— START Data for this exercise —

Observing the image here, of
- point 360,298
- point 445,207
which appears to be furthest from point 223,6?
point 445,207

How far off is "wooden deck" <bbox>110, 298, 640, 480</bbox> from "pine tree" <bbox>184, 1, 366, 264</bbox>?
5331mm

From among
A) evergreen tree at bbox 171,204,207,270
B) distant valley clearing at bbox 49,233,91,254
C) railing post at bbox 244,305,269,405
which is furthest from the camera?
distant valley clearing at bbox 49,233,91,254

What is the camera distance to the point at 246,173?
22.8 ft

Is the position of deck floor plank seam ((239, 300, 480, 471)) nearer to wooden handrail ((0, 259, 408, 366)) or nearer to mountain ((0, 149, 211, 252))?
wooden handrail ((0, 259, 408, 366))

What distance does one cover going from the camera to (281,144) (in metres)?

— END Data for this exercise —

Aim of the exercise
Copy every one of the rows above without changing a single character.

Solution to the problem
Observing the image here, of
- point 360,298
- point 445,207
which appears to be furthest from point 223,6?
point 445,207

How far off is "wooden deck" <bbox>110, 298, 640, 480</bbox> from "pine tree" <bbox>184, 1, 366, 264</bbox>?
5331mm

From among
A) evergreen tree at bbox 171,204,207,270
B) distant valley clearing at bbox 49,233,91,254
C) railing post at bbox 244,305,269,405
which is furthest from the camera?
distant valley clearing at bbox 49,233,91,254

What is the camera distance to the point at 246,173?
22.8 ft

Is the position of deck floor plank seam ((239, 300, 480, 471)) nearer to wooden handrail ((0, 259, 408, 366)) or nearer to mountain ((0, 149, 211, 252))?
wooden handrail ((0, 259, 408, 366))

What distance does one cover going from the camera to (281,144) (in metres)?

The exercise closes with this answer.